### Task directions
Please decide whether each statement below agrees with the news story about the sales tax holiday, answering yes or no and quoting the deciding words of the story. 1. Manny's Appliances had 96 voicemails when Monte Newman arrived Saturday. 2. Big-ticket items were exempt from the state's surcharge for three days. 3. Lisa Kane lives in Hadley.

### Text shown
Paul Czapienski, owner of the Northampton Foster Farrar True Value Hardware Store, discusses how the disruption of global supply chains due to the Covid-19 pandemic has affected his store and customers, Sunday in Northampton, MA.
Paul Czapienski, owner of the Northampton Foster Farrar True Value Hardware Store, discusses how the disruption of global supply chains due to the Covid-19 pandemic has affected his store and customers, Sunday in Northampton, MA. Credit: Sabato Visconti—Copyright.2021

HADLEY — A customer trying to reach Manny’s Appliances ahead of the weekend’s sales tax holiday inevitably had to leave a voicemail. And they weren’t alone; the store had 96 when manager Monte Newman walked in Saturday.

“It’s chaos,” Newman said with a laugh. “It has been nonstop.”

It was the first “tax-free weekend” since COVID-19 vaccines became widely available, and many stores were as crowded as they’ve been during the pandemic as shoppers looked to save on big-ticket items that for two days were exempt from the state’s 6.25% surcharge.

At Manny’s, a steady stream of customers filled the front entryway, spilling out into the showroom to open fridge doors, peer into ovens and compare prices on washers and dryers.

For Lisa Kane of Cummington, the state-sponsored day aimed at boosting spending came at just the right time.

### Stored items
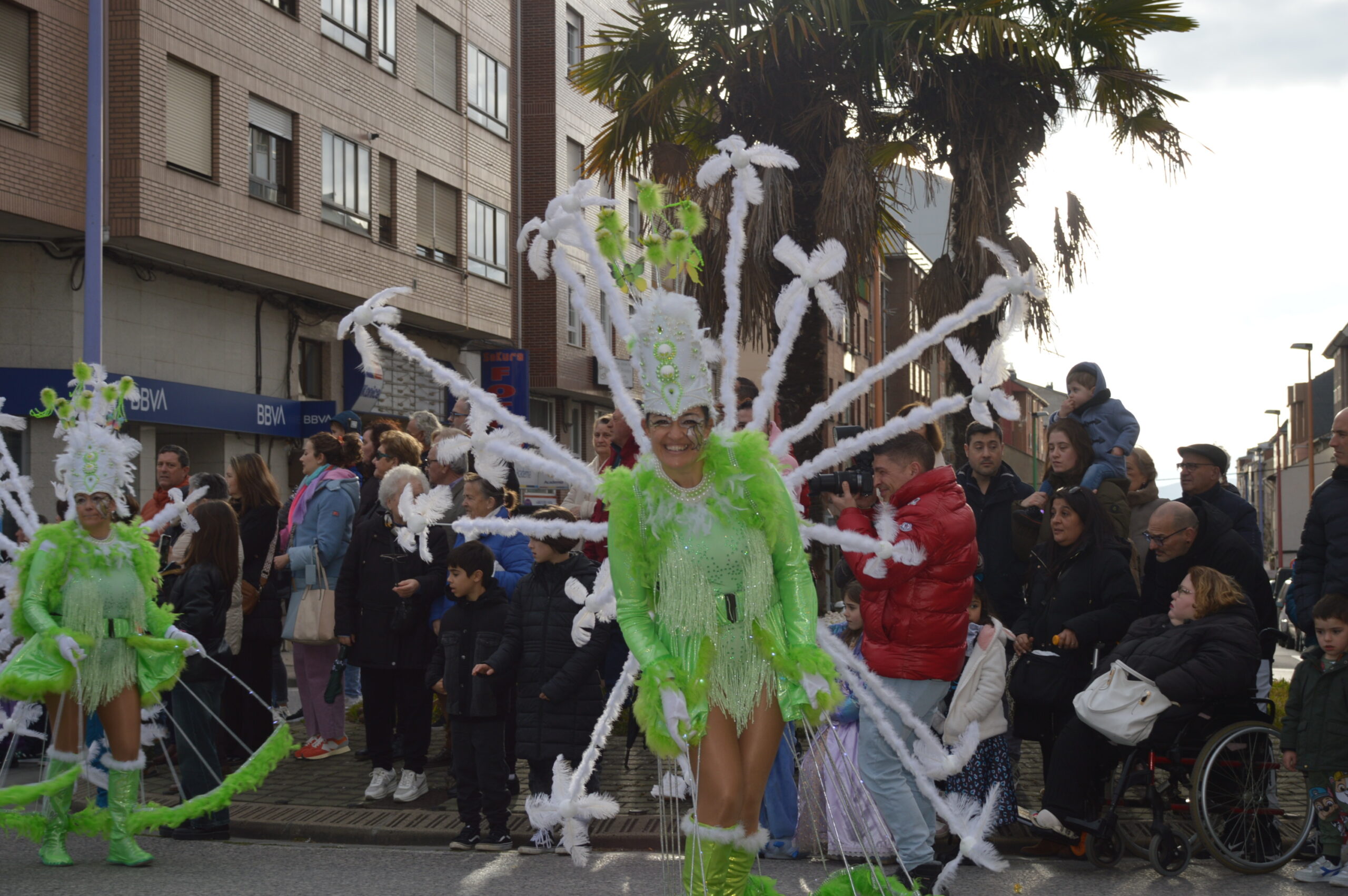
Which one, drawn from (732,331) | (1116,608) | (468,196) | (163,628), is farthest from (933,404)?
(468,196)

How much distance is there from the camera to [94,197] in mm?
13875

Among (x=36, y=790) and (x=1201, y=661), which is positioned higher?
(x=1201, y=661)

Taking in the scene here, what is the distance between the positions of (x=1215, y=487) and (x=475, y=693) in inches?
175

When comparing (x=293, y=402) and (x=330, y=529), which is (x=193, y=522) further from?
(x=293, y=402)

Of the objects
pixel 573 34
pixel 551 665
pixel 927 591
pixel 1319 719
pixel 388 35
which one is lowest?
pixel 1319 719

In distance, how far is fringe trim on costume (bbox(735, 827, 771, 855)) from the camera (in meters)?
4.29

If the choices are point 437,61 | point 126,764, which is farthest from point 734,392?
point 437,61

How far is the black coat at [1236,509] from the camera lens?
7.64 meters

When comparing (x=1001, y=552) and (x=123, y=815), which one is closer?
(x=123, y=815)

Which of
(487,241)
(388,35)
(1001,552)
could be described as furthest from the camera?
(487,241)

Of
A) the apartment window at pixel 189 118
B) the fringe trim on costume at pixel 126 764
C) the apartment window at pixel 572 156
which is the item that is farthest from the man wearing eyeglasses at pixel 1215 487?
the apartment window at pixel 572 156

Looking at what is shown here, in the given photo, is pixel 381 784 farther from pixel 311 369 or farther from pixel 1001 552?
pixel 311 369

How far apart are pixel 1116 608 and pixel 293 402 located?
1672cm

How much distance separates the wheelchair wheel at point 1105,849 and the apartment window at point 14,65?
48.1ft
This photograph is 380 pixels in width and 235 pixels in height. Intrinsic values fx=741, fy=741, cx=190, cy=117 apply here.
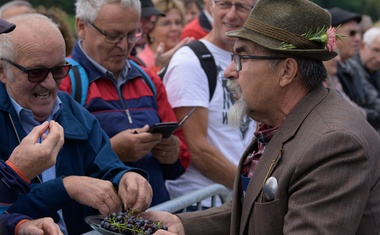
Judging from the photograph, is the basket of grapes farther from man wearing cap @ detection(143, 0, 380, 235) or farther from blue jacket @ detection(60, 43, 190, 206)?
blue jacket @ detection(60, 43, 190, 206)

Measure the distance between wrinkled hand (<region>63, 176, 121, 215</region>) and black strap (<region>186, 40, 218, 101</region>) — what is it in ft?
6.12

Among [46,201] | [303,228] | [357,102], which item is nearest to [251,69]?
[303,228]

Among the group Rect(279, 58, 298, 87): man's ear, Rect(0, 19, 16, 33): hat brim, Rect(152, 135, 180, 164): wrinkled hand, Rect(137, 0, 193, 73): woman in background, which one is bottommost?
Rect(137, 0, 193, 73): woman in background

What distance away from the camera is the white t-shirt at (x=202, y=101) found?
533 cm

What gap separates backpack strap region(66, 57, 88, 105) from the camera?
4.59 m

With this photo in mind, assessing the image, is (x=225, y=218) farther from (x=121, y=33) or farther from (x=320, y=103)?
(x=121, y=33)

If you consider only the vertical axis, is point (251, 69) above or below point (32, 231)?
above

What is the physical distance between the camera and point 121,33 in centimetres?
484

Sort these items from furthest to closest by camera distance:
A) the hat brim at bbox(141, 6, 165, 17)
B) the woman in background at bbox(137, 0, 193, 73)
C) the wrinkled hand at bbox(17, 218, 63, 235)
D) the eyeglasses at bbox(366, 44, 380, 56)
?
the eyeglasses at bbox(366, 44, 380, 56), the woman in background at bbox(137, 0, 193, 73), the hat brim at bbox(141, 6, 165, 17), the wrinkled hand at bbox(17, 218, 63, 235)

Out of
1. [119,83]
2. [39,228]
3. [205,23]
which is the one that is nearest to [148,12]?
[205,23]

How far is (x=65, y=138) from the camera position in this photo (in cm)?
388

* * *

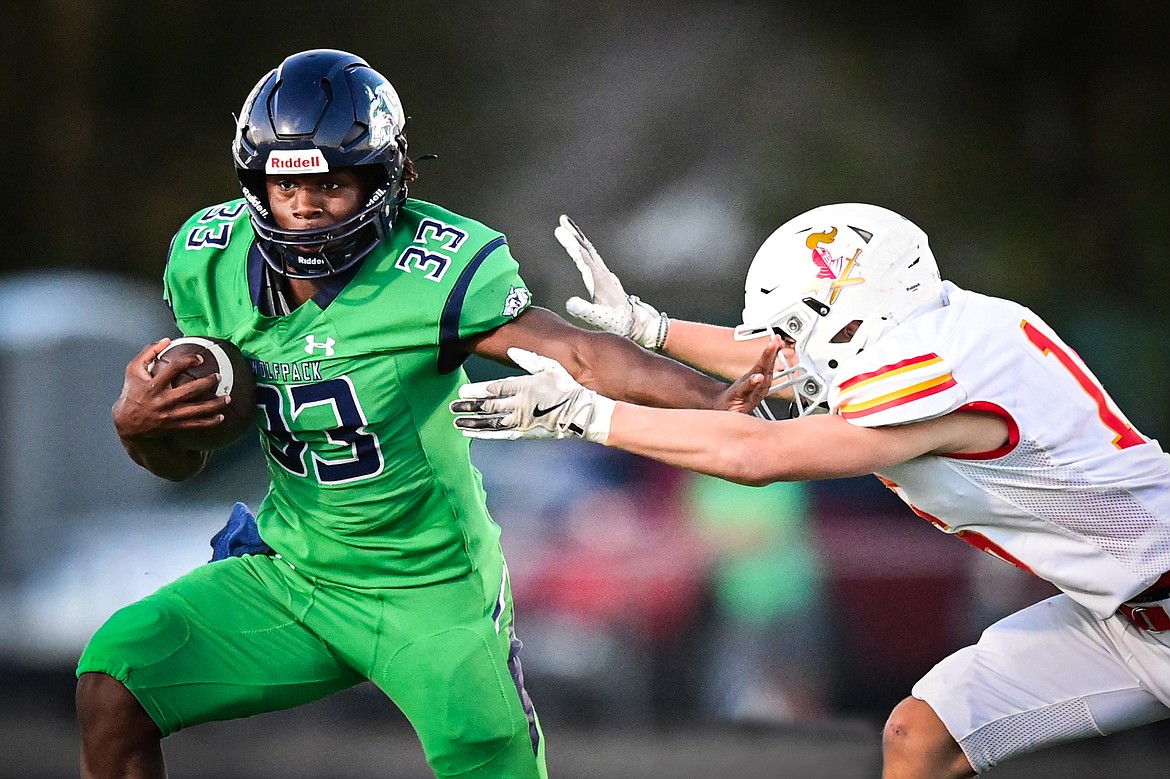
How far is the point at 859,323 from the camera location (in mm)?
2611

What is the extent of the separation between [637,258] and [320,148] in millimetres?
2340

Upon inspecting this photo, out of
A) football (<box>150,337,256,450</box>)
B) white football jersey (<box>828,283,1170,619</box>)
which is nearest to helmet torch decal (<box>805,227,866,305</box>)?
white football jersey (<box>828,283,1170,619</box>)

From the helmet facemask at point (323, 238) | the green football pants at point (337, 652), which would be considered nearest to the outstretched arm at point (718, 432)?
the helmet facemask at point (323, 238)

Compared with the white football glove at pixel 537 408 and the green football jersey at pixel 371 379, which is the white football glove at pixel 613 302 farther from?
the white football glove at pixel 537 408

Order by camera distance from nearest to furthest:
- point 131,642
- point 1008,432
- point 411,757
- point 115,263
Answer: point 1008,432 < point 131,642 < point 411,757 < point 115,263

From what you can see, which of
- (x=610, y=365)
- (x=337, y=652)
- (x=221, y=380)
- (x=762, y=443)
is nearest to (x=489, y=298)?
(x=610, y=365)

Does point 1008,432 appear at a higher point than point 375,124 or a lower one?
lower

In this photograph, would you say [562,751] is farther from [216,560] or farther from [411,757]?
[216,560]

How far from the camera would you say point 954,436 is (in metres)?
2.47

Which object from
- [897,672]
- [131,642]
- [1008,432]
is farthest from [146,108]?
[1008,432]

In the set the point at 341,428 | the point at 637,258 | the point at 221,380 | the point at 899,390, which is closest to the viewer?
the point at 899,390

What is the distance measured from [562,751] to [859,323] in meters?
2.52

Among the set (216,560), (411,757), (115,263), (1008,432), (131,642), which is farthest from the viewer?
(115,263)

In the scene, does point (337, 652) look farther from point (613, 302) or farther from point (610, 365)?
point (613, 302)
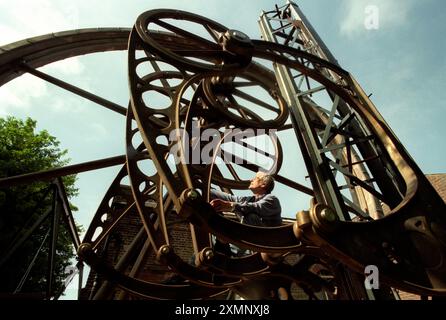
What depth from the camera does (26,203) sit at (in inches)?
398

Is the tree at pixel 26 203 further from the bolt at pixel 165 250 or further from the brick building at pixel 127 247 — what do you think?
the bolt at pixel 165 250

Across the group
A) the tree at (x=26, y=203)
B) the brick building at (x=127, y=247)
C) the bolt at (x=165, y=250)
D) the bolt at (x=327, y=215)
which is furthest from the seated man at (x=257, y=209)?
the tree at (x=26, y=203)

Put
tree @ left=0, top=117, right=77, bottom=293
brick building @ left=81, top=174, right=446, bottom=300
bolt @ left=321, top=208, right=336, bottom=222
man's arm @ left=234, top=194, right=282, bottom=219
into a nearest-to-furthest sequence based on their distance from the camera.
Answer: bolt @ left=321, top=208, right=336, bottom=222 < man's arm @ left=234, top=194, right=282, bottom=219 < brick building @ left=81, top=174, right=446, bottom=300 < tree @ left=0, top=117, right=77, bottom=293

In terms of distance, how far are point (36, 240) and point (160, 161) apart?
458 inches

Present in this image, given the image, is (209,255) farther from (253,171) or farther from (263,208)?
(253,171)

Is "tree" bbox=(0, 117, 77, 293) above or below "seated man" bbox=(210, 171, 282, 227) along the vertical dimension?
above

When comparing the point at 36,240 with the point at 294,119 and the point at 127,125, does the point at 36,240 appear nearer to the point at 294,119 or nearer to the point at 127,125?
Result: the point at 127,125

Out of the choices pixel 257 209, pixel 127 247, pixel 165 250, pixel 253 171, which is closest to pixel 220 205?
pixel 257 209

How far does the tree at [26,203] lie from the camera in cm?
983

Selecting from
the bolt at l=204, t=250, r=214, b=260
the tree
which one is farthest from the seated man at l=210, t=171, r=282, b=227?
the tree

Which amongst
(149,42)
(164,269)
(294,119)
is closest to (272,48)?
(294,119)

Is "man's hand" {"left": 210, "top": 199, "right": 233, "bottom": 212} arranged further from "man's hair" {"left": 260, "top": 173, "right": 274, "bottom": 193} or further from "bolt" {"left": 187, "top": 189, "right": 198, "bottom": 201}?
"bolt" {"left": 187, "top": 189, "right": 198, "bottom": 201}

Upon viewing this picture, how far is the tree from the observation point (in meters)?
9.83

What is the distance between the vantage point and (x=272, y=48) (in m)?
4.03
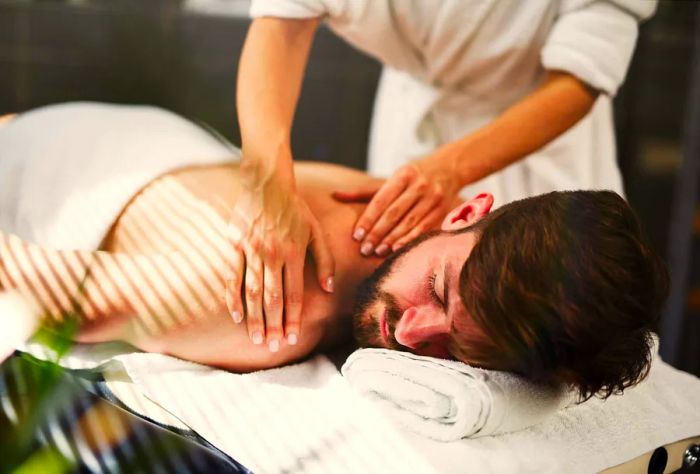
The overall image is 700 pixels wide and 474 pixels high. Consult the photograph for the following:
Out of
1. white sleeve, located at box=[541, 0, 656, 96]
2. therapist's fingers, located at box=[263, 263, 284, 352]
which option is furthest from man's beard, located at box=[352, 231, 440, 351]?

### Output for this task
1. Yes: "the store had 96 when manager Monte Newman walked in Saturday."
2. No: "for two days were exempt from the state’s 6.25% surcharge."
3. No: "For Lisa Kane of Cummington"